%%

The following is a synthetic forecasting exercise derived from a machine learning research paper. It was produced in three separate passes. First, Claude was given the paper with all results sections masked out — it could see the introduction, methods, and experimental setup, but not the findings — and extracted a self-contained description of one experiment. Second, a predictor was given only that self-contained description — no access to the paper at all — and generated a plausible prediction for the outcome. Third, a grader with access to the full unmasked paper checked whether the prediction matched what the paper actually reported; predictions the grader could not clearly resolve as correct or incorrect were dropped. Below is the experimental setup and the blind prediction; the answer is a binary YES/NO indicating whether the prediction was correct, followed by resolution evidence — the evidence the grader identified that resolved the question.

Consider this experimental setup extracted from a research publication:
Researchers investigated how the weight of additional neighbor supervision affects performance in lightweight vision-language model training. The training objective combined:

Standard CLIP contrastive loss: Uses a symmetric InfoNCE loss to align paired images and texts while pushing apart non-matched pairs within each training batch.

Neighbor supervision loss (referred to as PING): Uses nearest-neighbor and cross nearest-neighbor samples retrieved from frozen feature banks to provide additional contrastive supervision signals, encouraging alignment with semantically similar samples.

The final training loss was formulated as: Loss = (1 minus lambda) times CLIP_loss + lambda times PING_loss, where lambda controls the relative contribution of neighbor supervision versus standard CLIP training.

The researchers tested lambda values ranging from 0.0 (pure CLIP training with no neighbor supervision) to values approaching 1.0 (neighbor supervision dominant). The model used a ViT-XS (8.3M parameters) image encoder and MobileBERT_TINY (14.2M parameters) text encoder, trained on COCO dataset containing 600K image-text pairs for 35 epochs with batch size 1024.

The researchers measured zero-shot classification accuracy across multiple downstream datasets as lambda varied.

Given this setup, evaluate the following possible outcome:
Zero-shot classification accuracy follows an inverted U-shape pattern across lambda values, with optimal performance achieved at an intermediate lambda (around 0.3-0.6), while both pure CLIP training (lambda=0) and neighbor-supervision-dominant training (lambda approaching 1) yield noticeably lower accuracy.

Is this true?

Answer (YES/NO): NO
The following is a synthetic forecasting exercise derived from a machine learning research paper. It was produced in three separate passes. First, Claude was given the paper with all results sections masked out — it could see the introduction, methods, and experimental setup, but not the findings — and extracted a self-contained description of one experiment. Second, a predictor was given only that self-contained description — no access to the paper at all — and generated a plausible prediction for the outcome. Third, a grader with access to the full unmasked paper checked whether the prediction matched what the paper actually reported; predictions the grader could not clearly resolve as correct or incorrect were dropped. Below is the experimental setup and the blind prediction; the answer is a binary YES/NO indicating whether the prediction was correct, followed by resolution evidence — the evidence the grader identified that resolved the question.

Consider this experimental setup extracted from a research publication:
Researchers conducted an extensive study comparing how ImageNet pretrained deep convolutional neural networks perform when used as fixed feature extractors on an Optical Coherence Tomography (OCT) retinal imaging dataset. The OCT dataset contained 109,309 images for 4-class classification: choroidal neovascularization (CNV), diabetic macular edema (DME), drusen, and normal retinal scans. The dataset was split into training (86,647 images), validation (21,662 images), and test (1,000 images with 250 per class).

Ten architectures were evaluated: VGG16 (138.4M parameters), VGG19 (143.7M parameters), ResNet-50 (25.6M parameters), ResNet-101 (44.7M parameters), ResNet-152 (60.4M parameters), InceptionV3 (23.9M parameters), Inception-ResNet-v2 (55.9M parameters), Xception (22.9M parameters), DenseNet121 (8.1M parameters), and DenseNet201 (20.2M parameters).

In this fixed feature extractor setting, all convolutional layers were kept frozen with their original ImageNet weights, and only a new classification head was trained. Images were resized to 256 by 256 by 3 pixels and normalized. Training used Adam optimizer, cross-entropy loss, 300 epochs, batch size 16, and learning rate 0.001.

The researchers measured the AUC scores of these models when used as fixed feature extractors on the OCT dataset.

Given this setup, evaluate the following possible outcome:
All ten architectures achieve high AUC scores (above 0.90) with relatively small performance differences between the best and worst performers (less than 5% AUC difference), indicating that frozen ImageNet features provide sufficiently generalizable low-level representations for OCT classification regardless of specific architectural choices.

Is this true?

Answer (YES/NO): NO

%%

**WHAT IS EXPECTED:** From the top of the listing above, restate each line word for word up to and including the line with "Researchers investigated how"; add nothing else.

**YOUR SOLUTION:**
The following is a synthetic forecasting exercise derived from a machine learning research paper. It was produced in three separate passes. First, Claude was given the paper with all results sections masked out — it could see the introduction, methods, and experimental setup, but not the findings — and extracted a self-contained description of one experiment. Second, a predictor was given only that self-contained description — no access to the paper at all — and generated a plausible prediction for the outcome. Third, a grader with access to the full unmasked paper checked whether the prediction matched what the paper actually reported; predictions the grader could not clearly resolve as correct or incorrect were dropped. Below is the experimental setup and the blind prediction; the answer is a binary YES/NO indicating whether the prediction was correct, followed by resolution evidence — the evidence the grader identified that resolved the question.

Consider this experimental setup extracted from a research publication:
Researchers investigated how the weight of additional neighbor supervision affects performance in lightweight vision-language model training. The training objective combined:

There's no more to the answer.